The film depicts a gangster nicknamed Pépé le Moko. Moko is slang for a man from Toulon, derived from the Occitan amb aquò ("with that"), a term which punctuates sentences in Provence and which, in Toulon, is pronounced em'oquò.
The film is based on Henri La Barthe's novel of the same name, and La Barthe contributed to the screenplay under the pseudonym "Détective Ashelbé". Pépé le Moko is an example of the 1930s French movement known as poetic realism, which combines realism with occasional flashes of unusual cinematic tricks. The film is often considered an early predecessor of film noir.
Pépé le Moko (Jean Gabin), a criminal on the run from the police in metropolitan France, lives in the Casbah quarter of Algiers, where he is out of reach of the local police. Inspector Slimane (Lucas Gridoux) seeks a way to lure Pépé out of his refuge. He sees his chance when he learns that Pépé is in love with Gaby (Mireille Balin), the mistress of a rich businessman. Slimane leads Gaby to believe that Pépé has been killed. Gaby, who was on the point of joining him in his hiding place, now agrees to stay with her rich lover. When Pépé is informed that Gaby is about to leave Algiers for good he leaves the Casbah to find her and is arrested.

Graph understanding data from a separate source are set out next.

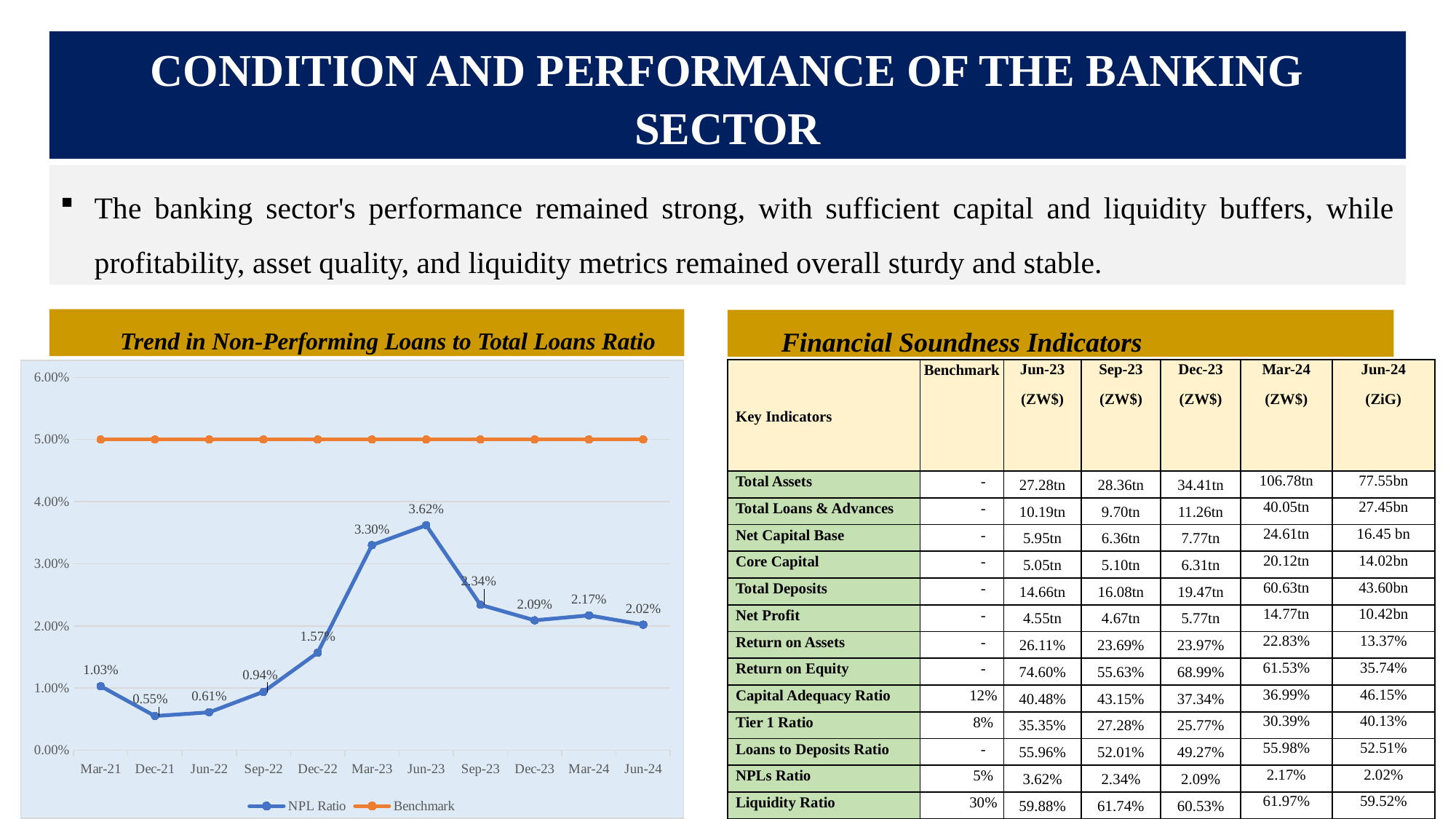
Which period has the highest NPL Ratio in the chart? Jun-23 Is the Benchmark value in the chart greater or less than 4.00%? greater Which is larger, the NPL Ratio in Mar-23 or in Dec-22? Mar-23 What is the NPL Ratio for Dec-21 in the chart? 0.55% What is the difference between the NPL Ratio in Jun-23 and Sep-23? 1.28% How many series does the chart's legend list? 2 Which period has the lowest NPL Ratio in the chart? Dec-21 What is the NPL Ratio for Jun-23 in the chart? 3.62% What type of chart is shown under the title 'Trend in Non-Performing Loans to Total Loans Ratio'? Line chart Does the NPL Ratio rise or fall from Dec-21 to Jun-23? Rise What is the NPL Ratio for Jun-24 in the chart? 2.02% How many time periods are plotted on the x axis of the chart? 11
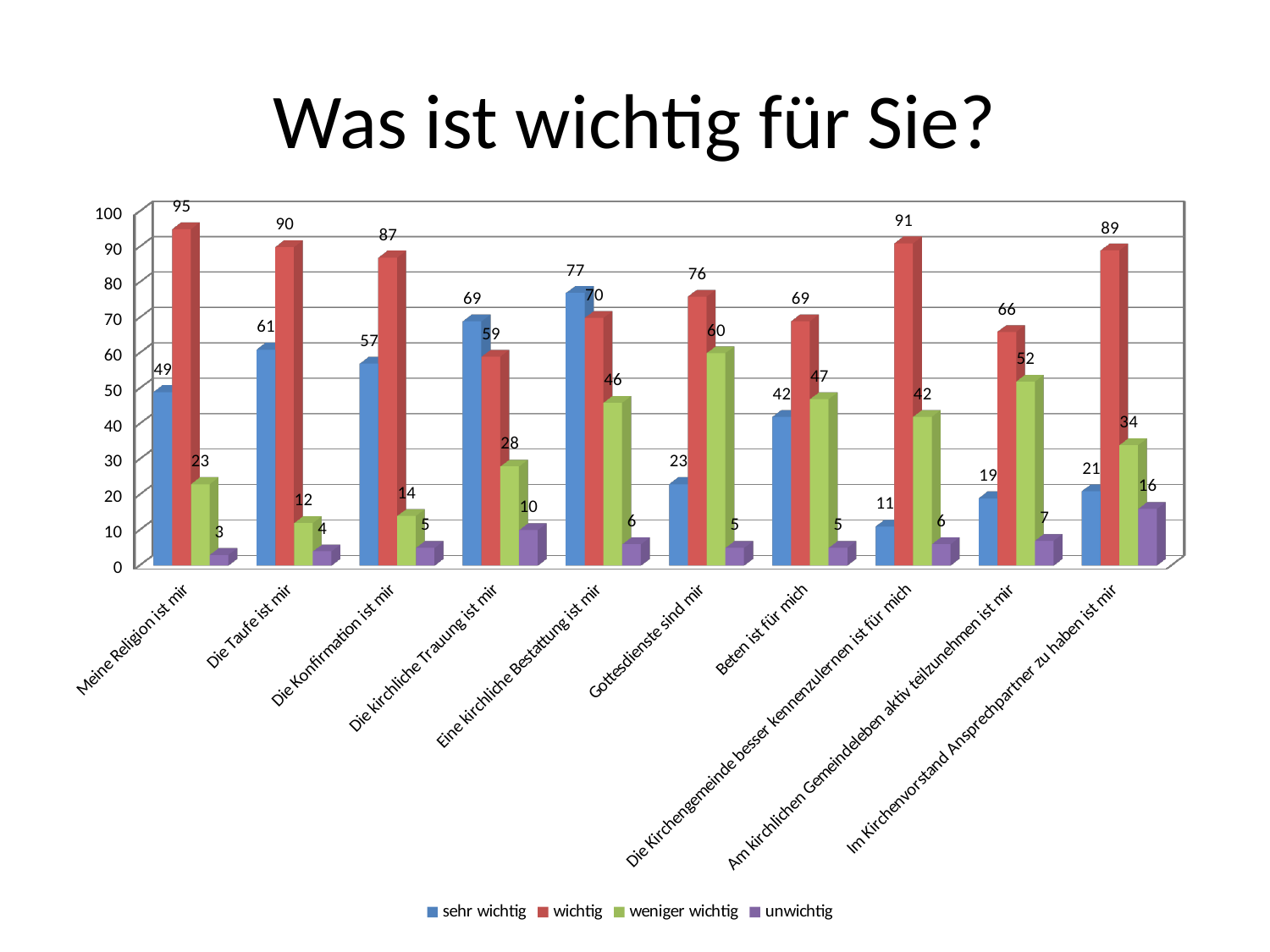
What kind of chart is shown on the slide? bar chart What is the value of "weniger wichtig" for "Gottesdienste sind mir"? 60 For "Die kirchliche Trauung ist mir", which is larger: "sehr wichtig" or "wichtig"? sehr wichtig How many series does the legend list? 4 What is the value of "wichtig" for "Die Taufe ist mir"? 90 What is the value of "unwichtig" for "Im Kirchenvorstand Ansprechpartner zu haben ist mir"? 16 What is the title of the chart? Was ist wichtig für Sie? Which category has the lowest "sehr wichtig" value? Die Kirchengemeinde besser kennenzulernen ist für mich How many categories are shown on the x axis? 10 Which category has the highest "wichtig" value? Meine Religion ist mir What is the value of "sehr wichtig" for "Meine Religion ist mir"? 49 What is the difference between the "sehr wichtig" and "wichtig" values for "Eine kirchliche Bestattung ist mir"? 7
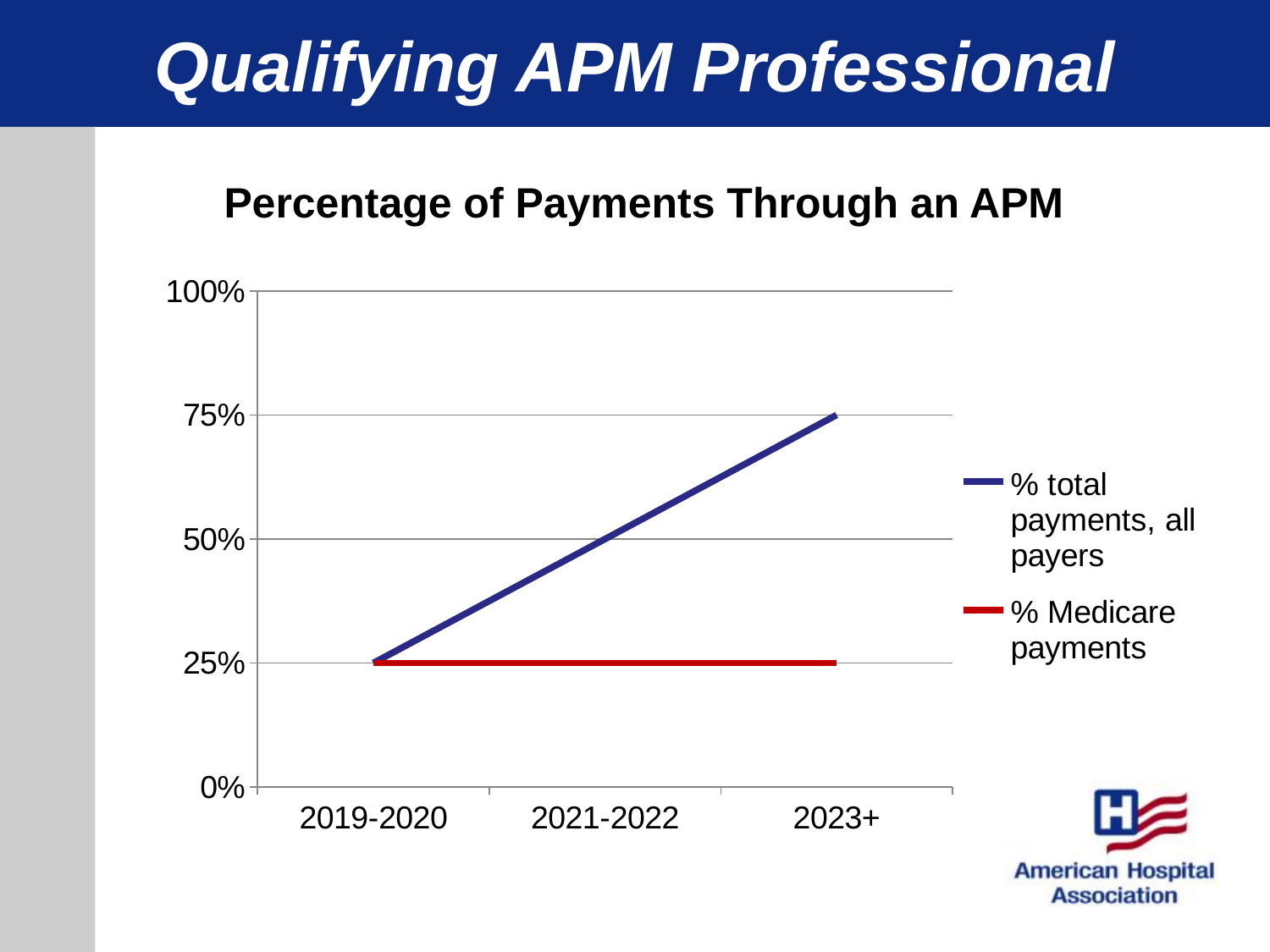
Which colour is used for the % Medicare payments line? Red What is the value of % total payments, all payers for 2023+? 75% What is the value of % Medicare payments for 2023+? 25% Does the % Medicare payments line rise, fall, or stay flat across the periods? Stay flat Which series is higher in 2023+, % total payments, all payers or % Medicare payments? % total payments, all payers What is the difference between % total payments, all payers and % Medicare payments in 2023+? 50% Does the % total payments, all payers line rise or fall from 2019-2020 to 2023+? Rise What kind of chart is shown on the slide? Line chart How many series does the legend list? 2 How many periods are shown on the x axis? 3 What is the title of the chart? Percentage of Payments Through an APM What is the value of % total payments, all payers for 2019-2020? 25%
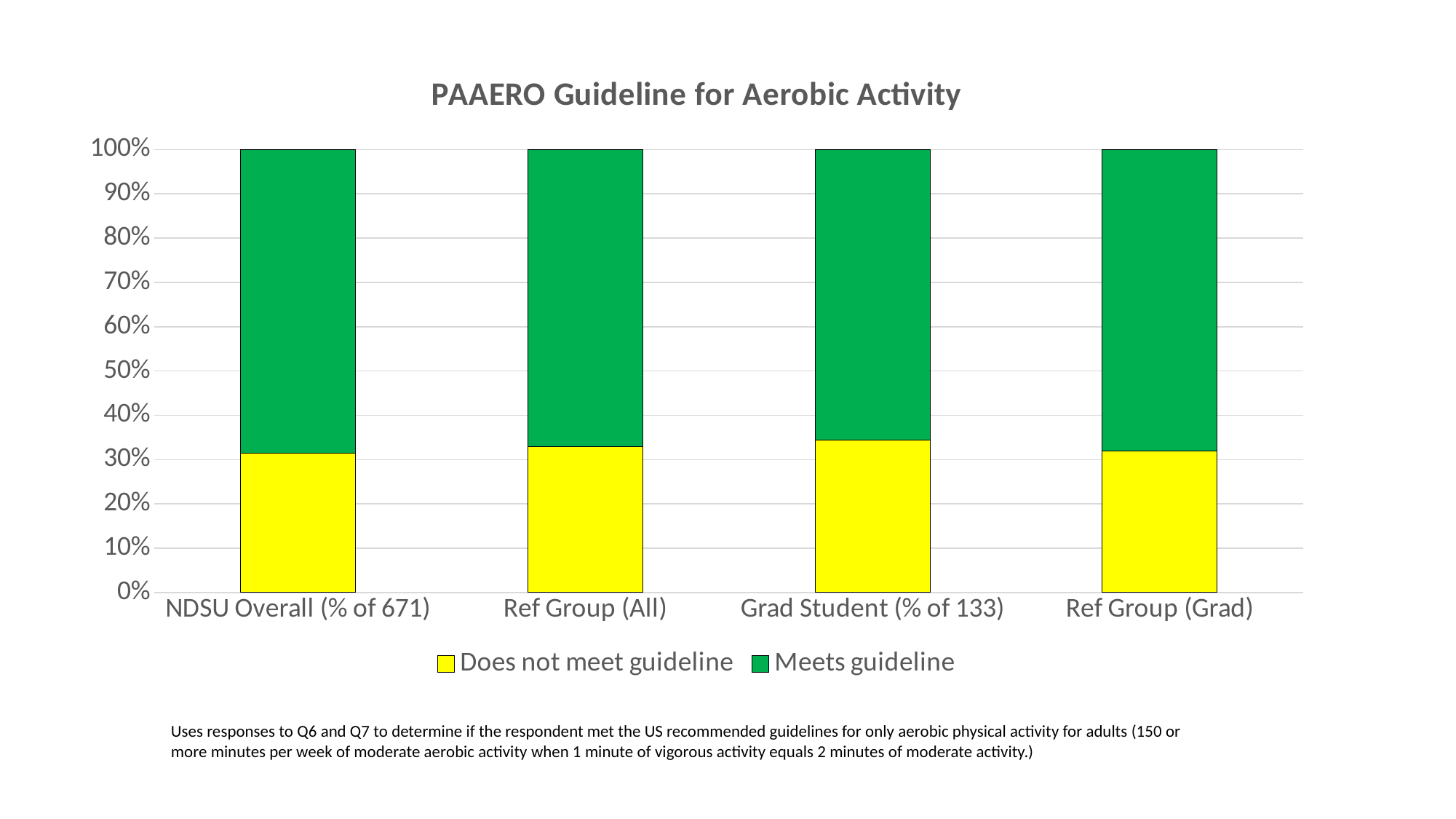
Is the 'Does not meet guideline' value for Grad Student (% of 133) greater or less than 40%? less Is the 'Does not meet guideline' value for Grad Student (% of 133) greater or less than 30%? greater Is the 'Does not meet guideline' value for NDSU Overall (% of 671) greater or less than 40%? less How many series does the legend list? 2 What is the total height of the stacked bar for NDSU Overall (% of 671)? 100% What kind of chart is shown on the slide? Stacked bar chart How many categories are shown on the x axis of the chart? 4 Which colour represents the 'Meets guideline' series? Green For each category, which series occupies the larger share of the bar, 'Does not meet guideline' or 'Meets guideline'? Meets guideline What is the title of the chart? PAAERO Guideline for Aerobic Activity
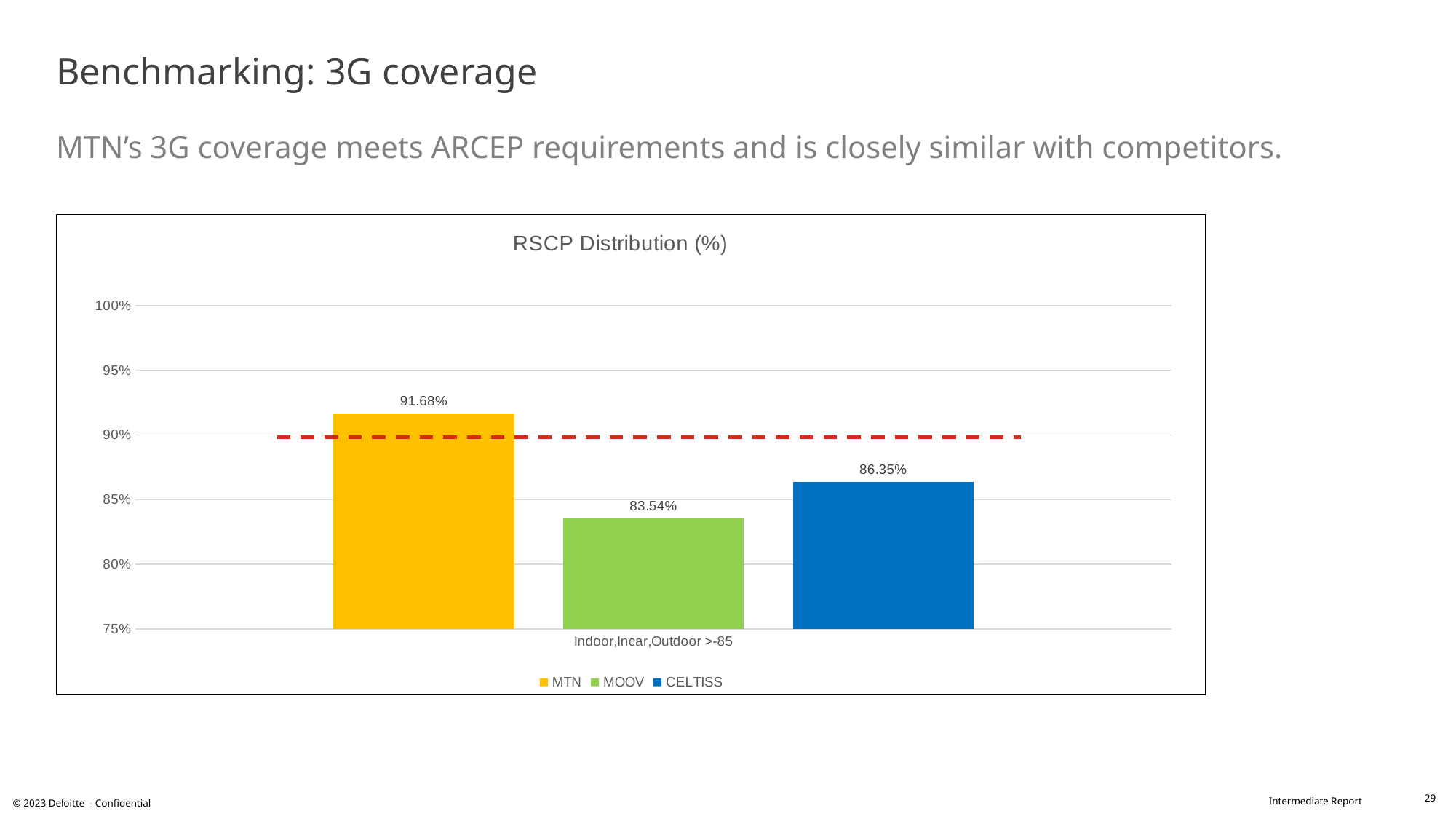
Which is larger, the value for CELTISS or the value for MOOV? CELTISS What is the value for MTN in the RSCP Distribution chart? 91.68% What kind of chart is shown on the slide? bar chart What is the title of the chart? RSCP Distribution (%) How many series does the legend list? 3 What is the difference between the MTN and MOOV values? 8.14% What is the value for CELTISS in the RSCP Distribution chart? 86.35% Is the value for CELTISS greater or less than 90%? less Which operator has the highest RSCP Distribution value? MTN What is the value for MOOV in the RSCP Distribution chart? 83.54% What is the difference between the CELTISS and MOOV values? 2.81% Which operator has the lowest RSCP Distribution value? MOOV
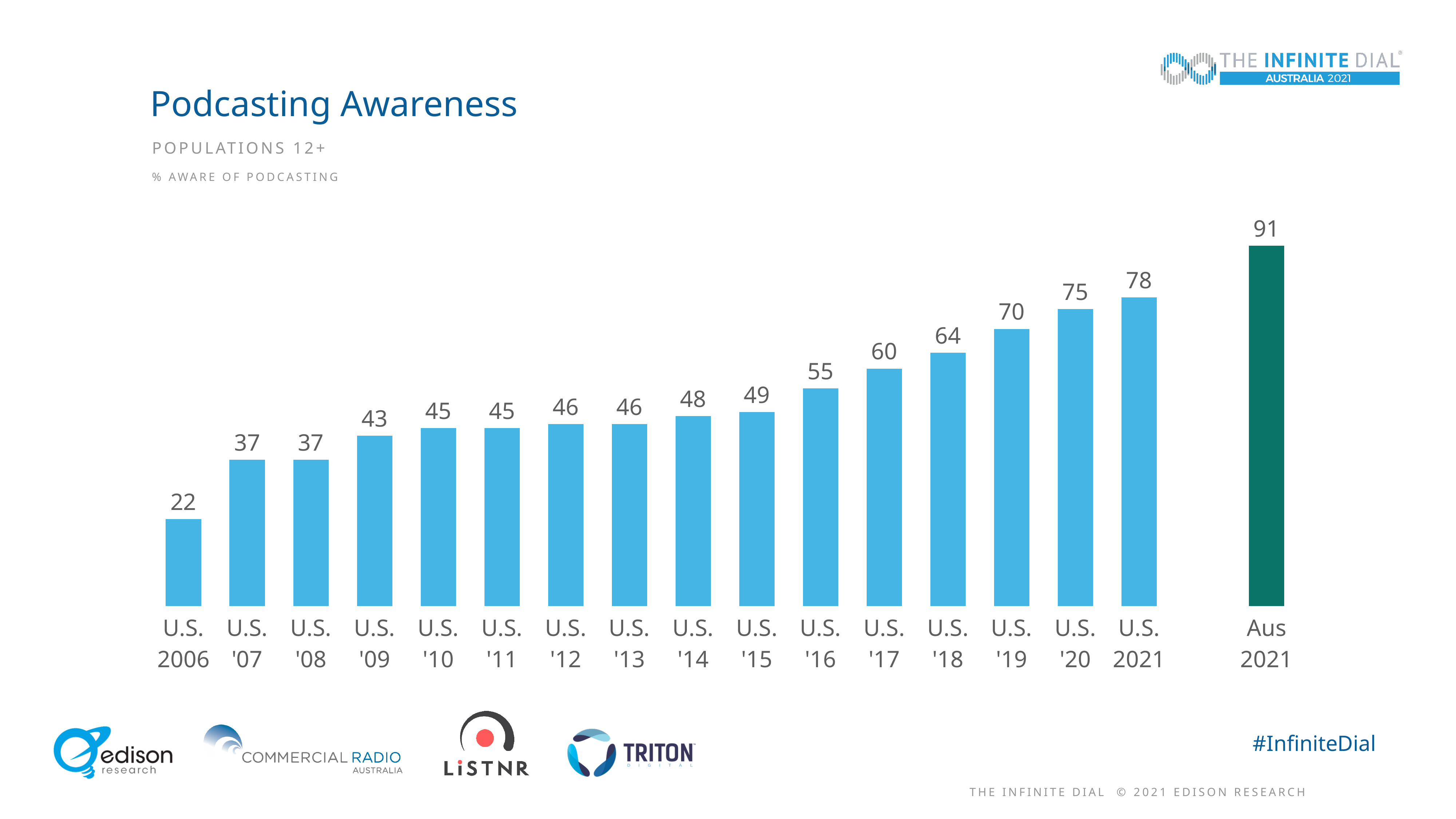
Which category has the highest value? Aus 2021 What is the difference between the values for U.S. '20 and U.S. '19? 5 What is the title of the chart? Podcasting Awareness What is the value for U.S. '16? 55 What is the difference between the values for Aus 2021 and U.S. 2021? 13 Which category has the lowest value? U.S. 2006 What kind of chart is shown on the slide? Bar chart Do the U.S. values generally rise or fall from 2006 to 2021? Rise What is the value for U.S. 2006? 22 How many bars are shown in the chart? 17 Which is larger, the value for U.S. '18 or the value for U.S. '17? U.S. '18 What is the value for Aus 2021? 91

English author Graham Greene in a review of the film for The Spectator magazine asserted: "One of the most exciting and moving films I can remember seeing". It succeeds in "raising the thriller to a poetic level". According to a BBC documentary, it served as inspiration for Greene's screenplay for The Third Man. It also shares many similarities with the American film, Casablanca, released a few years later.